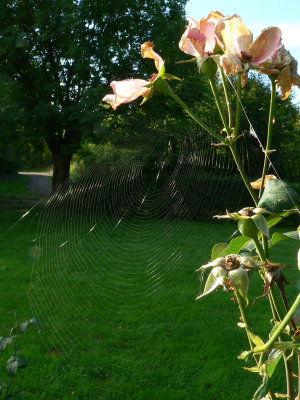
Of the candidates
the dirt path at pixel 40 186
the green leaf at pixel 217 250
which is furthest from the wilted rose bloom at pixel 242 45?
the dirt path at pixel 40 186

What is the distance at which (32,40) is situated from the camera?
966cm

=====

▸ Exercise instructions:
Output the text of each entry line for line, preserving every character, and omit the pictures.

▸ Exercise output:
Of the candidates
the dirt path at pixel 40 186
the green leaf at pixel 217 250
which is furthest from the wilted rose bloom at pixel 242 45?
the dirt path at pixel 40 186

What is the distance at which (32,40) is situated from the camera?
966cm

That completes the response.